Behind the elite players, safeties Budda Baker (36th, Arizona) and Marcus Maye (39th, N.Y. Jets), receiver Curtis Samuel (40th, Carolina), safety Marcus Williams (42nd, New Orleans), Bowser (47th, Baltimore), Joe Mixon (48th, Cincinnati), and defensive tackle Dalvin Tomlinson (55th, N.Y. Giants) have all had very successful four-year careers to this point. But in an absolutely loaded second round (and end of the first), Watt stands out.


Giving nothing but A+ grades to a player is not what this exercise is designed to do. A grade on either end of the scale, A+ or F, is supposed to be something exceedingly rare and impossible to earn without extenuating circumstances influencing the mark.

Players like T.J. Watt are very much an exception to the rule, though, particularly when arriving beyond the top half of the first round. And to call him a generational talent and one of the best pass rushers to ever play in the entire NFL is hyperbole only four seasons in. But examining this pick and Watt’s career from each of the viewpoints guiding this exercise, there isn’t fault to be found with the selection.

His numbers are quickly climbing the Pittsburgh franchise leaderboards, and he is a two-time All-Pro and three-time Pro Bowler in four seasons. His numbers outperformed a top 10 pick, let alone 30th overall. No edge-rushing linebacker from his class comes close to what Watt can do on the field.

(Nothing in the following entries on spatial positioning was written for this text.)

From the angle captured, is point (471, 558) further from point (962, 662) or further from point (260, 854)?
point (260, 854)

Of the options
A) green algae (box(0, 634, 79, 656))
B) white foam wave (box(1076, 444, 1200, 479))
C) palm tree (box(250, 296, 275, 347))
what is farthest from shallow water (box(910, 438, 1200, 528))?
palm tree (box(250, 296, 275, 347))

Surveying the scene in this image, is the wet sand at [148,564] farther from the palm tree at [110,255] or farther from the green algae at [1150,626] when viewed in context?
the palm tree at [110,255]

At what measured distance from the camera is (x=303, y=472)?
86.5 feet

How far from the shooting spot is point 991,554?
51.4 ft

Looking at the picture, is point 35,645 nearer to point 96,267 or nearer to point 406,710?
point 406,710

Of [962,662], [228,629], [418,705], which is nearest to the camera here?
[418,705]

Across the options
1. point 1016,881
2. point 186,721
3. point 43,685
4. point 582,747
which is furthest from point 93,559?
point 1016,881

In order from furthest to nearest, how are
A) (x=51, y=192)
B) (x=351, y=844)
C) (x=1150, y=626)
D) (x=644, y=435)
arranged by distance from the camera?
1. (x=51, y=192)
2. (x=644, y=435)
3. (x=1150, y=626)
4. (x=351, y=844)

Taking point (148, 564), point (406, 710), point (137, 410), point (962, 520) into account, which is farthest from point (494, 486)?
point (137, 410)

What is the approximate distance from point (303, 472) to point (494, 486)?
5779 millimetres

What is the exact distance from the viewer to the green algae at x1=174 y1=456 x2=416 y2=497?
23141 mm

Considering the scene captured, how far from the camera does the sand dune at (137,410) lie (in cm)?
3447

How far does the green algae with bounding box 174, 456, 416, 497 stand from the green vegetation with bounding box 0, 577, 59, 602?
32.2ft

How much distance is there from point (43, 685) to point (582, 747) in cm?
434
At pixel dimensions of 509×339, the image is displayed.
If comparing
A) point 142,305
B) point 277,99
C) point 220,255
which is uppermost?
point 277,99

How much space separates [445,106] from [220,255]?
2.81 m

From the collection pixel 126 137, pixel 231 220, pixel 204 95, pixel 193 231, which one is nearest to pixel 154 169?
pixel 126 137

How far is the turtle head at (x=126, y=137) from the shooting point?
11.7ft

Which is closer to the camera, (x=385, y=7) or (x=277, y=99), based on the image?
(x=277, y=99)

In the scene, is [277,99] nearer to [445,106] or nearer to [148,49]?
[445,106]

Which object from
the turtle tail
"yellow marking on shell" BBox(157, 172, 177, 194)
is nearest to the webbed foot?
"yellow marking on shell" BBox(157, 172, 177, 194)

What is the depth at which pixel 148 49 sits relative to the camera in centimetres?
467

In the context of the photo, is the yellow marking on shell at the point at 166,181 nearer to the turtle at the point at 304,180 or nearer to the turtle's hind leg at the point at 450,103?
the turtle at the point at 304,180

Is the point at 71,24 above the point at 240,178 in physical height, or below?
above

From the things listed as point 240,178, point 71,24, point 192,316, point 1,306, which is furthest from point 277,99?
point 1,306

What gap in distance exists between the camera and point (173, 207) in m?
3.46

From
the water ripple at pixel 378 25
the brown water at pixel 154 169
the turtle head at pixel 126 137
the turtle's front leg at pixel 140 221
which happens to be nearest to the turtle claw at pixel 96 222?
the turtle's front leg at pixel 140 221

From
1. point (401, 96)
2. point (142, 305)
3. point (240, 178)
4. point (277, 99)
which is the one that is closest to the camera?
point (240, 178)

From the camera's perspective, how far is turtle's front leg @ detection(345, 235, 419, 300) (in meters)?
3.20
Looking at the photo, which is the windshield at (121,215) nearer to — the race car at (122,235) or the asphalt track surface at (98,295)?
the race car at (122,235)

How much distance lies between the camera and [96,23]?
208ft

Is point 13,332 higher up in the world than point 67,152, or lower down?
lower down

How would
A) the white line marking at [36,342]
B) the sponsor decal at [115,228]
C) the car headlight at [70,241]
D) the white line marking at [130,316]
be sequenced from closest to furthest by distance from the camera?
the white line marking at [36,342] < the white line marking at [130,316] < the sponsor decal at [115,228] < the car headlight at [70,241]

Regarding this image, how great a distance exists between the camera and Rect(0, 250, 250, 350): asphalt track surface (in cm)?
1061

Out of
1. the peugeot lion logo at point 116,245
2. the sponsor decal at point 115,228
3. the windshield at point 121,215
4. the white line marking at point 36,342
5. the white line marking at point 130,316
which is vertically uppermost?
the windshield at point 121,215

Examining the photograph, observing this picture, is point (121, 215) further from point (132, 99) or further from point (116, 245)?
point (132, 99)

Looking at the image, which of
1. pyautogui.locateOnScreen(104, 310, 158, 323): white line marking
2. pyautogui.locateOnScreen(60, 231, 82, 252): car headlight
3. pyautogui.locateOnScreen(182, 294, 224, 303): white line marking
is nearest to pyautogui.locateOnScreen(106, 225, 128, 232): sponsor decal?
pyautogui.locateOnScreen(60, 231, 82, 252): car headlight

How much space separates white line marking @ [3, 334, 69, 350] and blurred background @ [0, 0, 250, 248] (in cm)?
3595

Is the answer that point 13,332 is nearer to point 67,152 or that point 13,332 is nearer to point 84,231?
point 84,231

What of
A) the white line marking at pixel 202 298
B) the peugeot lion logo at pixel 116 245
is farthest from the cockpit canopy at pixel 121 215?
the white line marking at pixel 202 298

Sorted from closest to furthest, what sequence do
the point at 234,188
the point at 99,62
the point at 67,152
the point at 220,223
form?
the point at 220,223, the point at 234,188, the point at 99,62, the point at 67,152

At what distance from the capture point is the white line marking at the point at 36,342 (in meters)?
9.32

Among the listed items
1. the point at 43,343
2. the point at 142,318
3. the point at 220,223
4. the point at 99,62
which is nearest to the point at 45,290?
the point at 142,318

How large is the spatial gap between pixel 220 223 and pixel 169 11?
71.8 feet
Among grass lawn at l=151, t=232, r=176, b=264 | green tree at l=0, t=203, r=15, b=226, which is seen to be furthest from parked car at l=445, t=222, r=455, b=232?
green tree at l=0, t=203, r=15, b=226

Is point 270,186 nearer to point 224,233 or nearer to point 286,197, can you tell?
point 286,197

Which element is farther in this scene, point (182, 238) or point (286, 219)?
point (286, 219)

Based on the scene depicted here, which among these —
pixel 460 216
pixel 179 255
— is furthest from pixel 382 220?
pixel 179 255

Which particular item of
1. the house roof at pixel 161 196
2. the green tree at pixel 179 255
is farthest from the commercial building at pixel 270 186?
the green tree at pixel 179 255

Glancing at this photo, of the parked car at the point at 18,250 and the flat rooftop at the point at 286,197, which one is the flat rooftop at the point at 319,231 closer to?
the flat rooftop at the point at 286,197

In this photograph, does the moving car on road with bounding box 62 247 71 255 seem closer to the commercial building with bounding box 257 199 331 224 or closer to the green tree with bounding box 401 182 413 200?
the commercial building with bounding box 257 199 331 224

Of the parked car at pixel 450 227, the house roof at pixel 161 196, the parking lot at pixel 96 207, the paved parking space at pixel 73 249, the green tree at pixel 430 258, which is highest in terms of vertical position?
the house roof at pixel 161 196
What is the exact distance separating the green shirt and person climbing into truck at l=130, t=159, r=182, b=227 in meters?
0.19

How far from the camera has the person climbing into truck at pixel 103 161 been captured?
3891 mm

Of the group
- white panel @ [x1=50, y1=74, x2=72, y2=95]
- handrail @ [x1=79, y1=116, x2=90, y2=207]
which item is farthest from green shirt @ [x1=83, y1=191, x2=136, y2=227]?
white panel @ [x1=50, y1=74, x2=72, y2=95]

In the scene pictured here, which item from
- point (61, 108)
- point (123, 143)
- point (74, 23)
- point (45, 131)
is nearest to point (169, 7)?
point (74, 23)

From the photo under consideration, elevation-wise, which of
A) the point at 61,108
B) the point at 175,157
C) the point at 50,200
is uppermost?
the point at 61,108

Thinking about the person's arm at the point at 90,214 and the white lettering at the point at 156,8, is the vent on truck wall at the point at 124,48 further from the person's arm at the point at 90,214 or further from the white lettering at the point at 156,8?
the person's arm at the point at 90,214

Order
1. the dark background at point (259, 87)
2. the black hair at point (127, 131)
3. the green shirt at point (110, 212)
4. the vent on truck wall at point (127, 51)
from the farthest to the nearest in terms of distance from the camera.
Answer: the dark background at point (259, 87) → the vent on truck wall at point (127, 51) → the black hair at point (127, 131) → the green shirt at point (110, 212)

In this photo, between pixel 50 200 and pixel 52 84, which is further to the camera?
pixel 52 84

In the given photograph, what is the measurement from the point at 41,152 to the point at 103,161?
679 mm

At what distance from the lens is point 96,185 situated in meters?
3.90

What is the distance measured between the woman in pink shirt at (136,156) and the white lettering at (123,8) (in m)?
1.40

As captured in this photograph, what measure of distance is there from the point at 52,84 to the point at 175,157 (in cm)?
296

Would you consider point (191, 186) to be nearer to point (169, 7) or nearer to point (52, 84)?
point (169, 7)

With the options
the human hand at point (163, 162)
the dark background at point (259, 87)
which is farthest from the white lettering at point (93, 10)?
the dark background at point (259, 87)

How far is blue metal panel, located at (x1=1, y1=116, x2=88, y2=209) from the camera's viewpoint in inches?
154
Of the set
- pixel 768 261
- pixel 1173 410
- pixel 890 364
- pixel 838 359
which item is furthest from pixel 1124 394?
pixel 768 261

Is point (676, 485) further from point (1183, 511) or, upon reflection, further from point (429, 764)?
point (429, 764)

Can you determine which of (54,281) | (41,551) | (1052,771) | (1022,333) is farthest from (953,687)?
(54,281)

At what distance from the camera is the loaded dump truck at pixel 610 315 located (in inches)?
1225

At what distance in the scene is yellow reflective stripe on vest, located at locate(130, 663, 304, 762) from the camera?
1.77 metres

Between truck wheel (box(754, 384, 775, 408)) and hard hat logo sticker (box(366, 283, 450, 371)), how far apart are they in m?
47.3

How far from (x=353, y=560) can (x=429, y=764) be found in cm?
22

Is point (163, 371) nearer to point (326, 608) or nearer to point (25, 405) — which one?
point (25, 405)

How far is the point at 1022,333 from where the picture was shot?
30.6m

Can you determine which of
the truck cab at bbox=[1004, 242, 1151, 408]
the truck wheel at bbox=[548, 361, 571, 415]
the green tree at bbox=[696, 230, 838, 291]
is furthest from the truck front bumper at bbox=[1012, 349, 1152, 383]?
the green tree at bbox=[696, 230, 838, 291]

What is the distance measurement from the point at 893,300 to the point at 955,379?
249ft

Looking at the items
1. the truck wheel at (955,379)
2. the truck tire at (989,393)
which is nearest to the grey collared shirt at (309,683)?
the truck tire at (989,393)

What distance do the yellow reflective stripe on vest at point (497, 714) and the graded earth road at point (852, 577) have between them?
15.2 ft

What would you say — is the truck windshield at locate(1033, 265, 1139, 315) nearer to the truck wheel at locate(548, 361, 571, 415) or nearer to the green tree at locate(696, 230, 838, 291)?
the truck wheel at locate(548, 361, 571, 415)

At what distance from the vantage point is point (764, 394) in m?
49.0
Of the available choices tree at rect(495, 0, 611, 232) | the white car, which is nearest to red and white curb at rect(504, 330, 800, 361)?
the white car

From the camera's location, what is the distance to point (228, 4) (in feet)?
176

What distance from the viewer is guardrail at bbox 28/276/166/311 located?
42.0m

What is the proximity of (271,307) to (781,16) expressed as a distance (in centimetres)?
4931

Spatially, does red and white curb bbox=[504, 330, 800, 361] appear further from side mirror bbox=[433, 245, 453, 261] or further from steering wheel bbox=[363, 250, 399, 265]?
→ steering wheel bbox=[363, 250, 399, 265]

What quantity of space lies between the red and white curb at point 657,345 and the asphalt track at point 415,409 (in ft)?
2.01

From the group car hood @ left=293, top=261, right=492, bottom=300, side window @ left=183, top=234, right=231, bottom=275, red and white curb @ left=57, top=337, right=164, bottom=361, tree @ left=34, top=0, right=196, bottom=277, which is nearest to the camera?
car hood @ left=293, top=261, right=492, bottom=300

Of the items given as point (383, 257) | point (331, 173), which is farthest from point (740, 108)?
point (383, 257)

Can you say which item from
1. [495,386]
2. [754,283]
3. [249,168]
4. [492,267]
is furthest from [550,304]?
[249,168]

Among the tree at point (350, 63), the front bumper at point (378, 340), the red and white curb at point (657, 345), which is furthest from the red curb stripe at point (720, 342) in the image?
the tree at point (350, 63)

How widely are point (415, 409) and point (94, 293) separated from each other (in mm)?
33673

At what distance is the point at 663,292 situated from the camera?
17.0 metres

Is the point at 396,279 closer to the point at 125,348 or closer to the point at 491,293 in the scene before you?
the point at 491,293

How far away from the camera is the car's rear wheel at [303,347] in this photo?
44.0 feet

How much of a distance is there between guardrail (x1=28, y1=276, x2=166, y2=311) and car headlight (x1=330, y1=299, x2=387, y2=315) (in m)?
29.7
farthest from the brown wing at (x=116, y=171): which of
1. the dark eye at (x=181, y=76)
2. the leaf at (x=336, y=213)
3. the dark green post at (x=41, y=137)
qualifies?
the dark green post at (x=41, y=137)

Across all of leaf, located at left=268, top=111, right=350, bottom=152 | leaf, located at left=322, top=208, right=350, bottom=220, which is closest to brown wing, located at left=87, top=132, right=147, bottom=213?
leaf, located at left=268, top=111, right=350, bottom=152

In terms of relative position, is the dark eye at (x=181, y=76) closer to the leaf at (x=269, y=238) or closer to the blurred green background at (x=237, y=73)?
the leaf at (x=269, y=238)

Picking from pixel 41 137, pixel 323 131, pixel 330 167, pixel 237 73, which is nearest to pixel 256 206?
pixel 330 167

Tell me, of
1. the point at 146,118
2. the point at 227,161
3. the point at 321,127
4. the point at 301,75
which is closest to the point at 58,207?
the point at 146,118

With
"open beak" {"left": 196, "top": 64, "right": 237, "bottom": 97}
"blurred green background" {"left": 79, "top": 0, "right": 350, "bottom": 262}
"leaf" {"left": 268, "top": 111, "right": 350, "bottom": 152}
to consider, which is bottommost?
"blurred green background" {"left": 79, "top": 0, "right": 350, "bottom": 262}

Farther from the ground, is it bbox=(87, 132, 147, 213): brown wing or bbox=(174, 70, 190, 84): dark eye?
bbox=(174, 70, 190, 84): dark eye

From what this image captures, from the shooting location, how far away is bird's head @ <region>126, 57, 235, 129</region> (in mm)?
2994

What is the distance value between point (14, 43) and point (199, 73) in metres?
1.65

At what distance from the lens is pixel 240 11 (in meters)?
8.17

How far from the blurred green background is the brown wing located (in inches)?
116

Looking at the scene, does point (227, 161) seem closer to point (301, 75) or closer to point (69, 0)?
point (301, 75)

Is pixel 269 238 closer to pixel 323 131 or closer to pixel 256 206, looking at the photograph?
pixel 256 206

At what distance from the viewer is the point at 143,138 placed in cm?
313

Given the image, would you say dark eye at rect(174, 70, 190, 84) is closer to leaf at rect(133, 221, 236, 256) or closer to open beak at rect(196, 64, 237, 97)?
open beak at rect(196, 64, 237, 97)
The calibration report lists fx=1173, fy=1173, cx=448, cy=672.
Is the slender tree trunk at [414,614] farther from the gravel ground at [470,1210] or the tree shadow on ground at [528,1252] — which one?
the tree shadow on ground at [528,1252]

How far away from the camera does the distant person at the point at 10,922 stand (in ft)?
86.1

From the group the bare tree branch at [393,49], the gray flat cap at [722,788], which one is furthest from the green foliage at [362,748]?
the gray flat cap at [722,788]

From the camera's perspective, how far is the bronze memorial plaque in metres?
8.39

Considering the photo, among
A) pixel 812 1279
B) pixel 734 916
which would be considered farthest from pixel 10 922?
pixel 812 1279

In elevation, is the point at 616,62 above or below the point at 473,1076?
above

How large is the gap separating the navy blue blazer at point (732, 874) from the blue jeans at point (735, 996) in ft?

And even in a loaded next 32 picks, only two (Ramczyk, Cook) rank among the elite at their position the way Watt does at edge rusher, but still don’t usurp Watt as the player likeliest to go first among the trio in a re-draft. There is still a long career left for Watt to come down to Earth or continue ascending into space. But re-grading things right now, Pittsburgh made the perfect pick at 30th overall.